20.47 — Pelabuhan Utara, Kota J
Kota masih panas. Asap dari kendaraan terbakar dan gedung yang dibom menyelimuti sebagian langit kota. Teriakan massa perlahan redup, namun tekanan psikologis masih terasa di setiap tikungan jalan.
Praja melangkah pelan di antara peti kemas yang sudah berkarat. Udara lembap menusuk tenggorokannya. Catatan di saku celana kirinya hanya menyisakan satu kalimat:
> “Kalau kau masih ingin menang, datanglah. Pelabuhan utara. Jam 20.47.”

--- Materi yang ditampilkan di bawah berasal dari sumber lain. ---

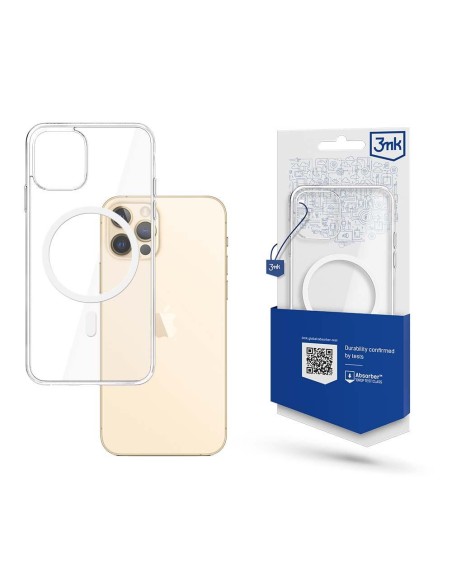 3mk Mag Case su MagSafe, skirtas iPhone 12 Pro Max – skaidrus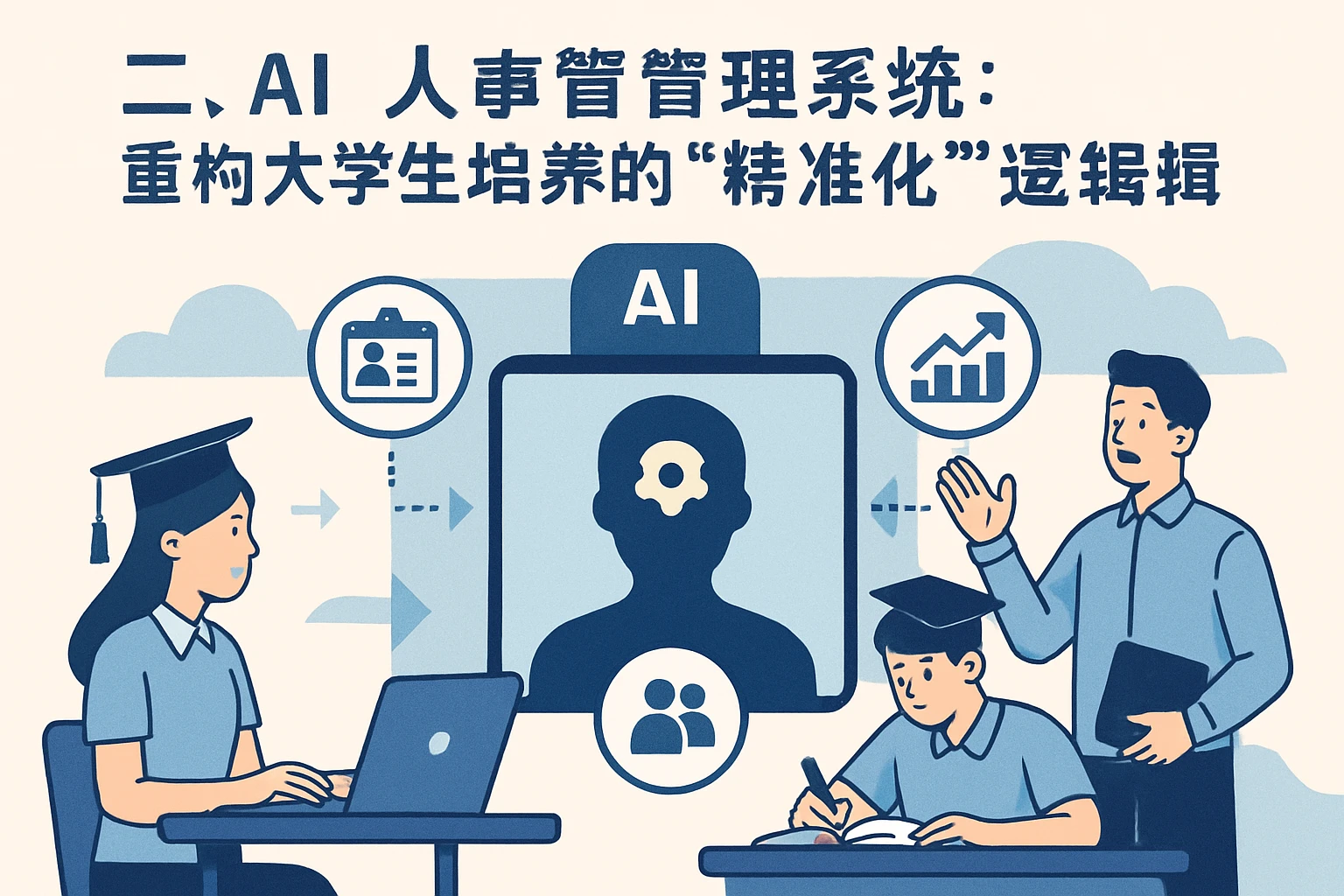 二、AI人事管理系统：重构大学生培养的“精准化”逻辑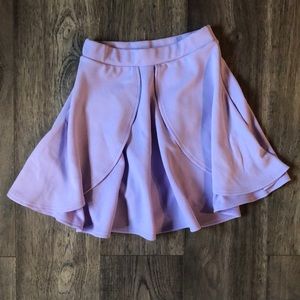 NWT Boohoo Skater Mini Skirt Lilac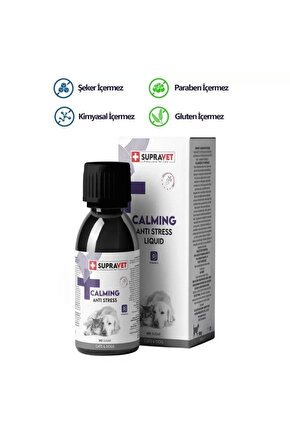 Calming Anti Stress Kedi ve Köpekler için Sıvı Sakinleştirici Damla 100 Ml
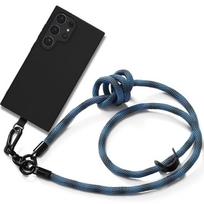 Case - BOOLING - for Samsung Galaxy S24 Ultra - Black TPU - Shockproof - Scratch-Resistant - Blue Lanyard juoda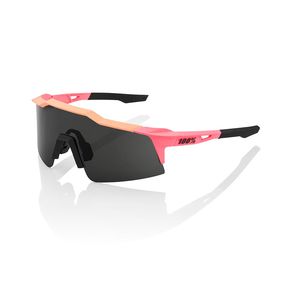 100% Speedcraft SL Sport Zonnebril Mat Washed Out Neon Roze met Smoke Lens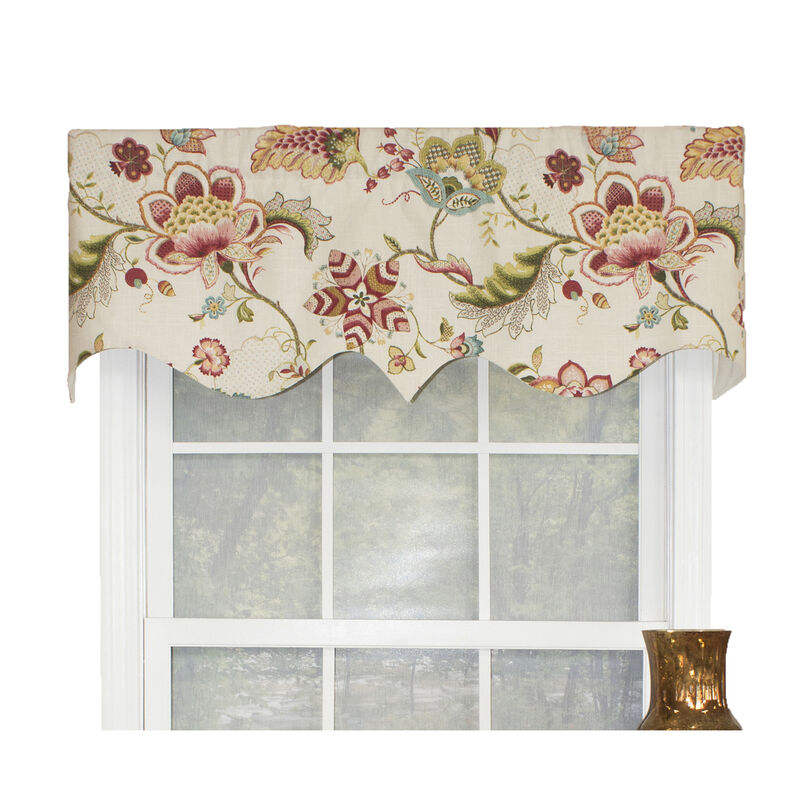 Ophelia Regal Style 3" Rod Pocket Valance 50" x 17" Multicolor by RLF Home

Ia tidak tahu siapa pengirimnya. Tapi instingnya, yang telah ditempa lebih dari darah dan dendam, memaksanya untuk datang.
---
Kemunculan Ayla
“Datang sendiri. Itu langkah bijak... atau bodoh, tergantung siapa yang bicara.”
Suara perempuan terdengar lebih dulu, seperti bayangan yang bicara. Seorang wanita keluar dari balik tumpukan peti kemas. Rambut pendek, mantel kulit gelap, dan wajah yang tampak familiar bagi siapa saja yang pernah bekerja di dalam tubuh pemerintah—meski tak pernah secara resmi diakui.
Ayla Vashti.
Eks-program rahasia. Mantan pemburu, kini pembakar peta.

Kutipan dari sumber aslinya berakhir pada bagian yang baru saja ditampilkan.